Maxwell was even more emphatic about the failure of the kinetic theory to predict the right values of specific heats in the summary of a paper he read to the Oxford meeting of the British Association for the Advancement of Science:


"This result of the dynamical [kinetic] theory, being at variance with experiment, overturns the whole hypothesis, however satisfactory the other results may be."13

In spite of these statements Maxwell did not consider Sabine's experiment, as analyzed by Stokes, a sufficiently conclusive refutation of the kinetic theory to justify abandoning it completely. Stokes himself found that the results of Thomas Graham's experiments on the rate of flow of gases through narrow tubes were consistent with the assumption that viscosity is independent of density, but not with the alternative assumption that it is proportional to density. Maxwell wrote to a friend,14


"This seems rather a curious result, and an additional phenomenon explained by the 'collisions of particles' theory of gases. Still one phenomenon goes against that theory -- the relation between specific heat at constant pressure and at constant volume, which is in air 1.408, while it ought to be 1.333."

Obviously a direct measurement of viscosity was needed. Maxwell went to considerable effort to design and carry out his own experiments, with the help of his wife Katherine. He found that the viscosity of air, at a given temperature, remained constant when the pressure was varied between a half-inch and 30 inches of mercury, and this result, in agreement with research already published by O. E. Meyer, was confirmed by other physicists.

It turned out eventually that in computing the viscosity of air from Sabine's pendulum experiment, Stokes had implicitly assumed that the viscosity decreases in proportion to the density. That was a natural assumption for anyone to make before 1859; it must be valid in the limit of zero density, since if there is no gas present it canít exert any viscous force. It was only with the help of Maxwell's theory (based on assumptions that obviously would not apply in the zero-density limit) that one could correctly interpret the experiments designed to test the theory. So the outcome was not a refutation of the theory but a rather surprising and convincing confirmation of it. The alternative "static" theory of gases would certainly lead one to expect that viscosity should increase with density, as it in fact does for a liquid. Lord Rayleigh later wrote that "in the whole range of science there is no more beautiful or telling discovery than that gaseous viscosity is the same at all densities."15

Maxwell did not make any further attempt to resolve the other argument against the kinetic theory: its failure to explain the ratio of specific heats of diatomic gases. The theory predicted a value corresponding to six degrees of freedom, but experiments led to a ratio corresponding to only five. Ludwig Boltzmann and (independently) R.H. M. Bosanquet proposed that the sixth degree of freedom of such molecules might be unaffected by collisions and therefore would not contribute to the specific heat. About the same time (mid-1870s) it was discovered by A. Kundt and E. Warburg that the ratio for mercury vapor is almost precisely 1 2/3, the value predicted for a monatomic gas. Thus one could argue that the kinetic theory of specific heats is fundamentally sound but needs some minor adjustment to deal with diatomic (and polyatomic) molecules.

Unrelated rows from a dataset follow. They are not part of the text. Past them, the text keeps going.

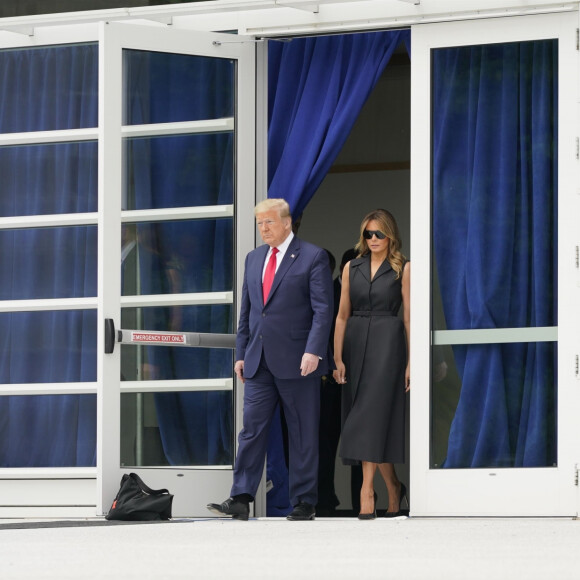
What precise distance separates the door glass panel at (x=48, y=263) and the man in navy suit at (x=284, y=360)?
138cm

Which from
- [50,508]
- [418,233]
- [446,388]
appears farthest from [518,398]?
[50,508]

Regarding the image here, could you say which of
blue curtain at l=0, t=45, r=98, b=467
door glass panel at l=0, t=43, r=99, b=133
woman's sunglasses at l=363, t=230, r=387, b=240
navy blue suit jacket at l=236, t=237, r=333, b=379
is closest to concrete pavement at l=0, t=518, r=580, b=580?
navy blue suit jacket at l=236, t=237, r=333, b=379

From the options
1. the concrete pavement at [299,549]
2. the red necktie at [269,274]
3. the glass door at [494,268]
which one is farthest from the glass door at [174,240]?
the glass door at [494,268]

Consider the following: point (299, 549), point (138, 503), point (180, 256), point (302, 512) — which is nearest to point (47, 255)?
point (180, 256)

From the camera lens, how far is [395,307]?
827cm

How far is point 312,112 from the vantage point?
870 cm

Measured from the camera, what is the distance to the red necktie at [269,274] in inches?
316

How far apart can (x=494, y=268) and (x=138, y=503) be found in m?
2.21

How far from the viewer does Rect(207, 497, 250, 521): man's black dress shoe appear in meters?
7.89

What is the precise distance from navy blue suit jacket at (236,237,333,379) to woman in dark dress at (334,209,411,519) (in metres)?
0.28

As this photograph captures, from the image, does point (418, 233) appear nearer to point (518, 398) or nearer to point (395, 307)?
point (395, 307)

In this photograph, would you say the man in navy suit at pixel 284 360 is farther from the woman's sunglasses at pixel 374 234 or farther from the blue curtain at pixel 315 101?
the blue curtain at pixel 315 101

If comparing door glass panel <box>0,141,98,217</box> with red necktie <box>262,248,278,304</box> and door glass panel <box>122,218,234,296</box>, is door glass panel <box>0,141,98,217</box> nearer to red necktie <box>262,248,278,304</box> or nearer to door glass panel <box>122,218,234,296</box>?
door glass panel <box>122,218,234,296</box>

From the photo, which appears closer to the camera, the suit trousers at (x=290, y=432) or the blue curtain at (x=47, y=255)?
the suit trousers at (x=290, y=432)
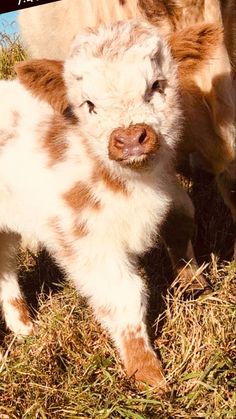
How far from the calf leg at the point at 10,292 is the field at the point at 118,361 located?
3.2 inches

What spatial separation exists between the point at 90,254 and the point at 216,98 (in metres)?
1.08

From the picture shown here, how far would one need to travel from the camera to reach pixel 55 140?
134 inches

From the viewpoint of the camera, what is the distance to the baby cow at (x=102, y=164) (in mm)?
2908

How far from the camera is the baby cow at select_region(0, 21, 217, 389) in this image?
2.91 m

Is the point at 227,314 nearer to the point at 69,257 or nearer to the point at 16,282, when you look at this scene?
the point at 69,257

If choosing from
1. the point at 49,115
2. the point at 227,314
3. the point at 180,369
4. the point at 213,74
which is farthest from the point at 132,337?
the point at 213,74

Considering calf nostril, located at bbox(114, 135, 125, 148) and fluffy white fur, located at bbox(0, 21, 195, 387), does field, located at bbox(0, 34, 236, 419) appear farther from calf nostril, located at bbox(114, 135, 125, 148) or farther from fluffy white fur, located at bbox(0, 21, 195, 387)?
calf nostril, located at bbox(114, 135, 125, 148)

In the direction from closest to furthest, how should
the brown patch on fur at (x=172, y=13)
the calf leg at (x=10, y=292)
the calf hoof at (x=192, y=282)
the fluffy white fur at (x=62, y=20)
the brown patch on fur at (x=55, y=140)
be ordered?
1. the brown patch on fur at (x=55, y=140)
2. the brown patch on fur at (x=172, y=13)
3. the calf hoof at (x=192, y=282)
4. the fluffy white fur at (x=62, y=20)
5. the calf leg at (x=10, y=292)

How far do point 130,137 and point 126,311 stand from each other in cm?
85

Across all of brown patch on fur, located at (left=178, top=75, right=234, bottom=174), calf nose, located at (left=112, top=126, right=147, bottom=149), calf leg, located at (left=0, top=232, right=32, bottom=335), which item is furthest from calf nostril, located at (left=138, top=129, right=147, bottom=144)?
calf leg, located at (left=0, top=232, right=32, bottom=335)

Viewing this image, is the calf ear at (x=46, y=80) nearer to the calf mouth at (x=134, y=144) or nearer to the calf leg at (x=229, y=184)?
the calf mouth at (x=134, y=144)

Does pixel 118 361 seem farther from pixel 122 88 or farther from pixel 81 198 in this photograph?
pixel 122 88

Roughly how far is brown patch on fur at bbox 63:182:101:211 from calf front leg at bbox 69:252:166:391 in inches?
8.9

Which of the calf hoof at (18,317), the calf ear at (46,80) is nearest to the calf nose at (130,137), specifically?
the calf ear at (46,80)
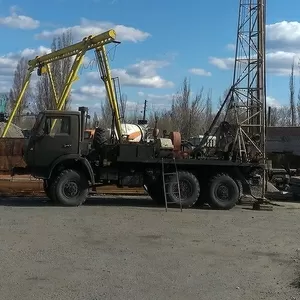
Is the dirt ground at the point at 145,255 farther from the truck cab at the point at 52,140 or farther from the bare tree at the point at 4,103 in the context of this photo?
the bare tree at the point at 4,103

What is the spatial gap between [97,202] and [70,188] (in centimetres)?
179

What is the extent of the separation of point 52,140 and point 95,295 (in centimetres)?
992

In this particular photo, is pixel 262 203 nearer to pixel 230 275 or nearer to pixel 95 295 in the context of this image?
pixel 230 275

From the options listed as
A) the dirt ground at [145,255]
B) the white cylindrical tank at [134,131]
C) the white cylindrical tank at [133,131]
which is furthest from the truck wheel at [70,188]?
the white cylindrical tank at [133,131]

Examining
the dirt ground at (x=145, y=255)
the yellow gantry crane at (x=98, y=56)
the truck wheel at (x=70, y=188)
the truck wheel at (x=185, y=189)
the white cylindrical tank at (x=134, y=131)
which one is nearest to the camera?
the dirt ground at (x=145, y=255)

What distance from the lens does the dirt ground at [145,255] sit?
7164 millimetres

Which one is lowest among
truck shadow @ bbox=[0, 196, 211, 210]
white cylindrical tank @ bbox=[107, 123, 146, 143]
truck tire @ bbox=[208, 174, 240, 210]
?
truck shadow @ bbox=[0, 196, 211, 210]

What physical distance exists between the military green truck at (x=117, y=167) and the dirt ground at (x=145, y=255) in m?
1.18

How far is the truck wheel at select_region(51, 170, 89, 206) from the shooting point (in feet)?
53.1

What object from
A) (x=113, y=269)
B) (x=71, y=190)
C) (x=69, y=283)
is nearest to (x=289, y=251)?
(x=113, y=269)

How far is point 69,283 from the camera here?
7.35m

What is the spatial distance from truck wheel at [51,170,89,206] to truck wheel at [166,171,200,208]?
2.76m

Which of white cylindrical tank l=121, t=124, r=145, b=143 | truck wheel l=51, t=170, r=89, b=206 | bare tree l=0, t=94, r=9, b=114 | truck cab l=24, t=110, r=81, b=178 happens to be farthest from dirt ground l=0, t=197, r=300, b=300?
bare tree l=0, t=94, r=9, b=114

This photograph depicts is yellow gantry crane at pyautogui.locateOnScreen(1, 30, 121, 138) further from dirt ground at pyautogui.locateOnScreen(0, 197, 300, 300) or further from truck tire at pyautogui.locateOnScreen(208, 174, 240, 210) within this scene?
dirt ground at pyautogui.locateOnScreen(0, 197, 300, 300)
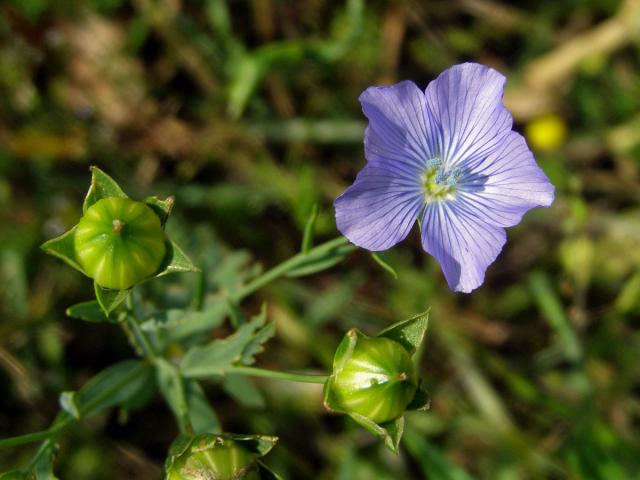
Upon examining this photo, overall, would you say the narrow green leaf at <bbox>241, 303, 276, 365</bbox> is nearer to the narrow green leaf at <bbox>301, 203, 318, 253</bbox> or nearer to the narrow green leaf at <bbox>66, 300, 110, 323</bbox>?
the narrow green leaf at <bbox>301, 203, 318, 253</bbox>

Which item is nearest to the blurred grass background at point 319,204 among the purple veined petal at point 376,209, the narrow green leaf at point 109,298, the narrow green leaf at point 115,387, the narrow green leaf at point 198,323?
the narrow green leaf at point 198,323

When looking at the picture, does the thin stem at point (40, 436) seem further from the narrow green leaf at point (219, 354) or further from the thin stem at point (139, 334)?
the narrow green leaf at point (219, 354)

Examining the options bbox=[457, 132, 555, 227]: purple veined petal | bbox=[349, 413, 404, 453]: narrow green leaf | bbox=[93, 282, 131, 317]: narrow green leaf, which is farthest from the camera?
bbox=[457, 132, 555, 227]: purple veined petal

But Maxwell refused to accept this solution on the grounds that it was not strictly deducible from any consistent mechanical model. He argued that none of the existing molecular models were wholly compatible with the properties of real gases. His view was that in theoretical physics one must maintain a high standard of mathematical rigor, even if this "leaves us no escape from the terrible generality" of the results: one can accept a theory as the best available at the time while at the same time recognizing oneself to be in a "state of thoroughly conscious ignorance which is the prelude to every real advance in knowledge."16

In hindsight, Maxwell's caution was inspired. The "paradox of specific heats" did turn out to be an anomaly of Newtonian mechanics, which could be resolved only with the help of quantum theory in the 20th century.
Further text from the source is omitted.